Humus in fabula
L’aiuto di Amsa agli ex-detenuti
Grazie ad un accordo stipulato tra Comune di Milano, Amsa Spa e carcere di Bollate per il recupero dei detenuti, è stato possibile assumere nelle fila di Amsa più di quaranta carcerati che saranno inseriti in un programma di lavoro specifico. Prima dell’inizio delle attività, il personale di Amsa terrà delle giornate di formazione, che saranno effettuate presso il carcere, ai detenuti coinvolti nel progetto. Severe saranno le misure di controllo. «Amsa lavora a servizio della città di Milano – ha detto l’amministratore delegato di Amsa, Carlo Petra – e proprio per questo abbiamo aderito con entusiasmo a questo progetto, perché ci è sembrato giusto dare una mano a chi è stato più sfortunato, offrendogli anche un eventuale sbocco lavorativo al termine della pena. Ci sembra giusto inoltre fare in modo che i più meritevoli godano, una volta scontata la pena, di un percorso preferenziale per una futura occupazione, anche proprio grazie all’esperienza acquisita precedentemente».
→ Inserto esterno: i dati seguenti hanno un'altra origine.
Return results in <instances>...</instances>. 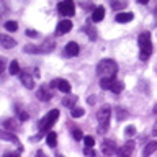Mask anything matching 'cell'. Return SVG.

Il direttore delle carceri di Milano, Luigi Pagano, ha inoltre sottolineato come «questa iniziativa non sia che la parte terminale di un processo già iniziato all’interno delle carceri. A Milano, infatti, è nata la prima società informatica interna ai penitenziari, la prima cooperativa di panificatori, e non è un caso che la città e la sua amministrazione propongano progetti importanti come questo».
Rischio mortalità in Campania
Acerra, Aversa, Bacoli, Caivano, Castel Volturno, Giugliano in Campania, Marcianise, Villa Literno, Parete, Lusciano. I cittadini di questi paesi della provincia di Napoli e Caserta sono stati indicati dall’ufficio ambientale dell’Oms come ad alto rischio mortalità per tumore al fegato, polmone, stomaco e malformazioni congenite del sistema nervoso e dell’apparato urogenitale. Secondo lo studio, i paesi citati vivono da anni situazioni di pericolo per la salute dei cittadini. L’indagine ha mostrato una correlazione statistica tra lo smaltimento illegale dei rifiuti in Campania e un aumento degli effetti negativi sulla salute dei cittadini. Il rapporto 2006 sui tumori maligni nel territorio della sola Asl Napoli 4, nel periodo 1997-2002 ha già evidenziato un incremento di talune patologie del 400 per cento, con 250 mila abitanti colpiti da sostanze inquinanti. Nonostante tutto questo, sino ad ora, nessun serio intervento è stato messo in campo. Tacciono le amministrazioni locali, regionali e silente è anche lo Stato centrale. Alcuni cittadini, esasperati dalla situazione, si stanno organizzando per predisporre una raccolta di firme da inviare al presidente della Repubblica Giorgio Napolitano, al presidente del Consiglio Romano Prodi ed al capo dell’opposizione Silvio Berlusconi. Se anche questa mossa dovesse risultare vana, i promotori assicurano che faranno scattare denunce penali e interesseranno del caso gli organismi della Unione Europea.